Copy out every one of the lines below word for word, changing nothing.

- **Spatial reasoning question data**
>> BEGIN
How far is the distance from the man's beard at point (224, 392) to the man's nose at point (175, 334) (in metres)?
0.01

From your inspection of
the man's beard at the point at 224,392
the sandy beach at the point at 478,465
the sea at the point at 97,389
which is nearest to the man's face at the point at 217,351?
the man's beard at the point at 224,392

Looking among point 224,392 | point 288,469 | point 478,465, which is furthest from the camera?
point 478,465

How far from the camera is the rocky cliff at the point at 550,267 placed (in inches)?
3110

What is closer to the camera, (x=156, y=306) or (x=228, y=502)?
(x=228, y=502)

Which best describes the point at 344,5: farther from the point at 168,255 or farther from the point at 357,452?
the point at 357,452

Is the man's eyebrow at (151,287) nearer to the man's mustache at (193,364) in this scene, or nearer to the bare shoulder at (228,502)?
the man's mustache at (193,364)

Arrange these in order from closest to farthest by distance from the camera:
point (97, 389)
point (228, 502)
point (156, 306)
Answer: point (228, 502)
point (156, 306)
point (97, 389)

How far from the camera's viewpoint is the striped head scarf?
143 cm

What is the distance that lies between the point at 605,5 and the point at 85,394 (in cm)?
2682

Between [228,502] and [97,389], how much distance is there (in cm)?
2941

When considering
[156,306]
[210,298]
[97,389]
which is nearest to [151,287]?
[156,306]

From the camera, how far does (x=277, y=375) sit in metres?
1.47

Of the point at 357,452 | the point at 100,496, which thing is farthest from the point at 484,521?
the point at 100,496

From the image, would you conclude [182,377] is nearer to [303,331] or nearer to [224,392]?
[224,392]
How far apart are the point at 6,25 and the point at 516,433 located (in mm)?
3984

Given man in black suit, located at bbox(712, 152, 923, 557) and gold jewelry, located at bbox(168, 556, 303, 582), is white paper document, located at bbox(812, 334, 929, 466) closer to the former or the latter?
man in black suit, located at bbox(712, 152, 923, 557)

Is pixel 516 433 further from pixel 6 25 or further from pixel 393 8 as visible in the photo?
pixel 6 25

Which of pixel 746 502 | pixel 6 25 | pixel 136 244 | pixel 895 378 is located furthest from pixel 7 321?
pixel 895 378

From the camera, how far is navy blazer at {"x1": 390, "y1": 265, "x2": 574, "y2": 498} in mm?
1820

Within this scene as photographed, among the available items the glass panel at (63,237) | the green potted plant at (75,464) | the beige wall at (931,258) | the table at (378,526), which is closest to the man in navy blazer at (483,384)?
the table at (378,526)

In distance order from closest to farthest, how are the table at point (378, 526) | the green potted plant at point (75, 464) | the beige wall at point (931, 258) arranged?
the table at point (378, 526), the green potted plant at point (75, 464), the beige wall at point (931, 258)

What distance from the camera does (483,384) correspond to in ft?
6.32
>> END
- **The completed task**
How far is the distance from the man's beard at point (224, 392) to the man's nose at point (175, 334) (in metres)?
0.01

From your inspection of
the man's beard at the point at 224,392
the sandy beach at the point at 478,465
the sea at the point at 97,389
which is nearest to the man's face at the point at 217,351?
the man's beard at the point at 224,392

Looking among point 224,392 | point 288,469 | point 478,465, which is furthest from the camera?
point 478,465

How far from the camera is the rocky cliff at the point at 550,267 placed (in inches)?
3110

What is closer to the camera, (x=156, y=306) or (x=228, y=502)?
(x=228, y=502)

Which best describes the point at 344,5: farther from the point at 168,255 or farther from the point at 357,452?
the point at 357,452

Is the man's eyebrow at (151,287) nearer to the man's mustache at (193,364) in this scene, or nearer to the bare shoulder at (228,502)?
the man's mustache at (193,364)

Arrange these in order from closest to farthest by distance from the camera:
point (97, 389)
point (228, 502)
point (156, 306)
Answer: point (228, 502)
point (156, 306)
point (97, 389)

How far from the camera's viewpoint is the striped head scarf?
143 cm

What is the distance that lies between the point at 605,5 and the point at 85,394 (in cm)?
2682

Between [228,502] and [97,389], how much distance is there (in cm)?
2941

When considering
[156,306]
[210,298]
[97,389]
which is nearest to [151,287]?
[156,306]

From the camera, how far does (x=277, y=375) sit in metres?
1.47

Of the point at 357,452 | the point at 100,496, which thing is farthest from the point at 484,521?
the point at 100,496

From the image, would you conclude [182,377] is nearer to [303,331] or nearer to [224,392]?
[224,392]
How far apart are the point at 6,25 and the point at 516,433 located (in mm)?
3984

Given man in black suit, located at bbox(712, 152, 923, 557) and gold jewelry, located at bbox(168, 556, 303, 582), is white paper document, located at bbox(812, 334, 929, 466) closer to the former or the latter?
man in black suit, located at bbox(712, 152, 923, 557)

Is pixel 516 433 further from pixel 6 25 or further from pixel 393 8 as visible in the photo?
pixel 6 25

Which of pixel 746 502 | pixel 6 25 | pixel 136 244 | pixel 895 378 is located furthest from pixel 7 321?
pixel 895 378

From the camera, how far is navy blazer at {"x1": 390, "y1": 265, "x2": 574, "y2": 498} in mm?
1820

Within this scene as photographed, among the available items the glass panel at (63,237) | the green potted plant at (75,464) | the beige wall at (931,258) | the table at (378,526), which is closest to the man in navy blazer at (483,384)?
the table at (378,526)

In distance order from closest to farthest, how are the table at point (378, 526) | the green potted plant at point (75, 464) | the beige wall at point (931, 258) arranged?
the table at point (378, 526), the green potted plant at point (75, 464), the beige wall at point (931, 258)

What distance from the camera does (483,384) correspond to in ft?
6.32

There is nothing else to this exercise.